The Project “Innovative mathematical modelling for cell mechanics: global approach from micro-scale models to experimental validation integrated by reinforcement learning” (Cell:GAMER) aims to develop an innovative approach using mathematical models and experimental validation, supported by reinforcement learning techniques, to understand nonlinear phenomena in cell mechanics such as adhesion and growth. These phenomena are crucial for fundamental biological processes like morphogenesis and pathogenesis. The project will employ a multidisciplinary approach to characterize mechanical, thermal, and chemical properties of the systems under scrutiny, requiring advanced mathematical techniques and instrumentation. It will be structured into different research lines, converging to integrate the approaches synergistically. The project will focus on discrete modeling at the microscale, finite element-based numerical methods, experimental validation of mechanical behavior, and the application of physics-based machine learning techniques to optimize model training and predictive capabilities.
The Project is structured in different research lines to achieve the following goals:
1- Development of discrete models at the microscale based on elements that exhibit multistability to study how the microscopic details are responsible for emergent phenomena at the meso and macroscale.
2- Modeling of the complex response of the cells’ systems across the scales using Finite Element-based numerical methods comparing the results with those derived from the models at the microscale.

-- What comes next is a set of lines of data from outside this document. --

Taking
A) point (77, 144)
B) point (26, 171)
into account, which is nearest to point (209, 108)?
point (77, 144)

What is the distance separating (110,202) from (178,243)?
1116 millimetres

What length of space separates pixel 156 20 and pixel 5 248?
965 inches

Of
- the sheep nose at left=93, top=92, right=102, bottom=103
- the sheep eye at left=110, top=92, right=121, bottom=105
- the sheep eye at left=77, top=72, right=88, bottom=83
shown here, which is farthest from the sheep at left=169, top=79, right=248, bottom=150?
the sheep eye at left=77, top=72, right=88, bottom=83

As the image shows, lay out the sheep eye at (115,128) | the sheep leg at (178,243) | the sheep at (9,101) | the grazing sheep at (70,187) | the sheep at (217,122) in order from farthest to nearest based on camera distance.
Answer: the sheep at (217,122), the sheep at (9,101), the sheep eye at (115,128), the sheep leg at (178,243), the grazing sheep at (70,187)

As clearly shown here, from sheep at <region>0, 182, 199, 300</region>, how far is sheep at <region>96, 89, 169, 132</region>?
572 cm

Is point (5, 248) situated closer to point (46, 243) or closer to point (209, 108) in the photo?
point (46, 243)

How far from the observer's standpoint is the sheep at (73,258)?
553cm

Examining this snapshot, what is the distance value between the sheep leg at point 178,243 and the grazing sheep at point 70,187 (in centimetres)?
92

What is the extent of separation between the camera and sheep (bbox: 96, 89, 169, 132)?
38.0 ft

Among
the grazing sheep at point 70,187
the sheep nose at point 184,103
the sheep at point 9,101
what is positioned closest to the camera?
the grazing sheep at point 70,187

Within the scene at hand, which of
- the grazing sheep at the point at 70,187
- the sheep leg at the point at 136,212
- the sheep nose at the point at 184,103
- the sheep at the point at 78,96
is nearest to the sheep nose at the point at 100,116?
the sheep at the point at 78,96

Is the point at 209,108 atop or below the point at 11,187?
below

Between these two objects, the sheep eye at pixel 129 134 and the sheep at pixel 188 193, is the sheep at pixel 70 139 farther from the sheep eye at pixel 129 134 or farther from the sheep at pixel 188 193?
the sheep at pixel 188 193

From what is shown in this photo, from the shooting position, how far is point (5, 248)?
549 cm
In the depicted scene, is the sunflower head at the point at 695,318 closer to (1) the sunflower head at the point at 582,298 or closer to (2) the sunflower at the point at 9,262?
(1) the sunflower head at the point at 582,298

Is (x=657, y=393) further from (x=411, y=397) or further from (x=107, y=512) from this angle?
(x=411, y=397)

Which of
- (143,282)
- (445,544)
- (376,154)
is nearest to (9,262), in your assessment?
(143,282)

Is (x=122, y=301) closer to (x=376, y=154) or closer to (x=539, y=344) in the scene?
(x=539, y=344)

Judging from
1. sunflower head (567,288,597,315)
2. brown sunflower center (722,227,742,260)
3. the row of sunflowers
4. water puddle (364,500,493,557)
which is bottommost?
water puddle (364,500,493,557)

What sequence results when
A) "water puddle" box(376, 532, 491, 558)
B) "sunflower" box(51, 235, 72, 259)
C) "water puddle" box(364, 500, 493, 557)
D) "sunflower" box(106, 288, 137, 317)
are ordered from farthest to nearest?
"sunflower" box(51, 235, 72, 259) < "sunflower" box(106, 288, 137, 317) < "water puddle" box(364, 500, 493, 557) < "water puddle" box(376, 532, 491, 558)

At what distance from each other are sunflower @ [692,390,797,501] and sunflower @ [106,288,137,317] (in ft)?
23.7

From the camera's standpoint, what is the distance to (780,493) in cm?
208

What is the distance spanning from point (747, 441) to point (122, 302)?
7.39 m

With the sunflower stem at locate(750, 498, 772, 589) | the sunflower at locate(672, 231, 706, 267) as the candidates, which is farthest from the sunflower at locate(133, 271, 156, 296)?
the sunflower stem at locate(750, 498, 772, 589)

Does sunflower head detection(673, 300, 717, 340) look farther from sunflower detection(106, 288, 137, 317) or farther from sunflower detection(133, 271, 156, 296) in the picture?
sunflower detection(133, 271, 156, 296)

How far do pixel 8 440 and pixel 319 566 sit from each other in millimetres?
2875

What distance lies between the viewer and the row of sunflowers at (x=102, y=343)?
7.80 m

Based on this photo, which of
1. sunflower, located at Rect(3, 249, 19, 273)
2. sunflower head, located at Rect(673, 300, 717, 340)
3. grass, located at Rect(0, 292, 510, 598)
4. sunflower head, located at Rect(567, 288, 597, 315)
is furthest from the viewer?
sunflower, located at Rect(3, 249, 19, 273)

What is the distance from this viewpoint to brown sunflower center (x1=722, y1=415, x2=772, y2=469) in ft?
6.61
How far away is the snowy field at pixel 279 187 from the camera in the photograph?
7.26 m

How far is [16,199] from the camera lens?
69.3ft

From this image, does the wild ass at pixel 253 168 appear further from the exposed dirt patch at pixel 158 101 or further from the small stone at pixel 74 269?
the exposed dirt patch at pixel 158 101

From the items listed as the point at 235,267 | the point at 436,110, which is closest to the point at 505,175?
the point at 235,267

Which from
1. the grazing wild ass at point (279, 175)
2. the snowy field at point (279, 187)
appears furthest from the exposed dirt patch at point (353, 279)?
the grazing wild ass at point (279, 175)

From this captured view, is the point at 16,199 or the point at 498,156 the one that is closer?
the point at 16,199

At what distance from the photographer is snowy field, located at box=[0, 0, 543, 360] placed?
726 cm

3- Experimental validation on adhered cell cultures characterizing elastic properties, surface topography and adhesion phenomena of cells under specific load conditions to confirm the theoretical outcomes about the mechanical behavior.
4- Study of physics-based machine learning techniques to include information obtained from the developed models and the experimental validation and optimize the training phase to improve the output and predictive capabilities of these methods.